How do sex hormones and birth control affect brain fear circuits?

By Dr. Liji Thomas, MDNov 9 2023Reviewed by Benedette Cuffari, M.Sc.

A new report published in Frontiers of Endocrinology explores how oral contraceptive pill (OCP) use interacts with the current hormonal status to affect the fear circuit structure within the brain.

Study: Morphologic alterations of the fear circuitry: the role of sex hormones and oral contraceptives. Image Credit: KaryB / Shutterstock.com

Fear and female sex hormones

Although fear is both common and necessary to respond to the environment in a suitable manner, excessive fear can weaken and paralyze the individual or prevent proper social functioning. This is evident in anxiety disorders and post-traumatic stress disorder (PTSD).

Women are more vulnerable to these conditions; however, most studies on anxiety have primarily included male animals and men. In fact, as of 2012, less than 2% of papers on fear-related topics were based on the female brain.

Even today, published male-only studies outnumber female-only studies by a factor of nine. This bias is due to the fear that fluctuations in female sex hormone levels would cause unreliable results during the analysis; however, this hypothesis has not been confirmed.

Sex hormones produced by the hypothalamic-pituitary-gonadal (HPG) axis show cyclic patterns in women, which result in the ovarian and menstrual cycles. OCPs are currently used by over 150 million women throughout the world and interfere these cycles.

Combined OCPs (COCPs) are the most common type of prescribed OCPs. These comprise over 30 formulations that contain synthetic estrogen, known as ethinyl estradiol (EE) and progestin, with varying degrees of androgenicity.
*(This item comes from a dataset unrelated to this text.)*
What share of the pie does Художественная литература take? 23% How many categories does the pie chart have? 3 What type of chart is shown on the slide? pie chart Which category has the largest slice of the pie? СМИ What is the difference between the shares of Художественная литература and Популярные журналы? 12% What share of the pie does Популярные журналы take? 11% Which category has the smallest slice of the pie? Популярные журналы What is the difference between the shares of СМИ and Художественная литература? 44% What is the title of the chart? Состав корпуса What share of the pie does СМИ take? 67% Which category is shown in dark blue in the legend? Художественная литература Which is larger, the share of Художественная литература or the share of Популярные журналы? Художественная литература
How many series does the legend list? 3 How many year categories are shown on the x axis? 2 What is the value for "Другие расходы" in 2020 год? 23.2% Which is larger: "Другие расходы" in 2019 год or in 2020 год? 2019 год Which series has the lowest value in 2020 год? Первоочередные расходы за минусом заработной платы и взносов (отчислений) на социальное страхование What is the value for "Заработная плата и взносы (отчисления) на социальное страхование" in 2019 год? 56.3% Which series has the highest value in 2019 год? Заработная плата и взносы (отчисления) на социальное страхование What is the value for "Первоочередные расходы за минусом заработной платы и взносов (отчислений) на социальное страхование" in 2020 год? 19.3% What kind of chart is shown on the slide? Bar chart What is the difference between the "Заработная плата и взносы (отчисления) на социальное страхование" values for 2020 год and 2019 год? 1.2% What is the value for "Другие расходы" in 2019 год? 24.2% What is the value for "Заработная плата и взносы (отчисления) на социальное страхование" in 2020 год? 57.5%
Low estradiol levels in the female body promote fear maintenance, whereas high levels are associated with increased neuronal activation within the fear circuits. Sex hormones also regulate neurons that form part of the fear circuits, like the anterior insular cortex (AIC), dorsal anterior cingulate cortex (dACC), rostral anterior cingulate cortex (rACC), and ventromedial prefrontal cortex (vmPFC).

Prior research suggests that OCPs could affect endogenous sex hormone levels, as well as brain morphology, cognitive functioning, and anxiety symptoms. In the current study, researchers explore the possible short- and long-term effects of COCP use on brain fear circuitry structure and the contribution of sex hormones to these changes.

What did the study show?

The current study included healthy women between 23 and 25 years of age. All study participants were on or had previously used OCPs as their sole mode of contraception, with non-users as a control group and a fourth group comprised of men.

The researchers examined the levels of endogenous sex hormones in saliva, as well as the estrogen formulation present in OCPs. Structural magnetic resonance imaging (sMRI) of the brain allowed the gray matter volumes (GMVs) and cortical thickness (CT) to be assessed in the regions linked to fear circuits.

There was no significant difference in hormonal profiles between women who had never used OCPs or past users. Moreover, women, irrespective of OCP use status, had larger GMVs in both dACC regions. Current OCP users had a lower CT in the vmPFC region as compared to men.

Never OCP users had increased CT in the right AIC as compared to past users throughout the menstrual cycle. However, the associations between endogenous sex hormones and GMVs or CTs were less clear.

The results emphasize the key role of EE dosage, rather than salivary EE levels or progestin androgenicity, in affecting brain structure. Thus, the lower the EE dosage, the smaller the cortical GMVs.

These findings indicate that the GMV of the left dACC exhibited sexual dimorphism, which is of importance, as this is a region that promotes feelings of fear. More specifically, OCP users with low EE doses had smaller dACC GMV than men, while this region was larger for never-users or those on high-dose EE OCPs as compared to men.  

Conversely, the fear-inhibiting vmPFC exhibits a lower CT in current users, specifically those on low-dose EE, as compared to men. Never users and high-dose EE users had similar values.  

What are the implications?

Sex hormone exposure during a specific period of early development may permanently affect central nervous system structure. This may explain the lack of anatomical change after starting COCP use; however, this requires further investigation.

The dACC has been associated with fear networks and cognitive reappraisal, as well as emotion identification, description, and control. This may reflect the spectrum of roles played by this region during emotion processing, as well as the network-based maintenance of such complex states that require the interaction of multiple brain regions.

Reduced vmPFC CT could indicate a higher risk for fear extinction during COCP use that reverses once it is discontinued. This indicates that birth control pills do not have long-term effects on brain anatomy in these areas. However, the definitions of never use need to be refined to confirm these findings.

The study findings suggest that the female brain may be structurally susceptible to stress-related illness and anxiety that could be worsened with COCP use. Future studies are needed to elucidate the origin and contributing factors for fear-related illnesses that mostly affect women, especially with respect to sex steroids.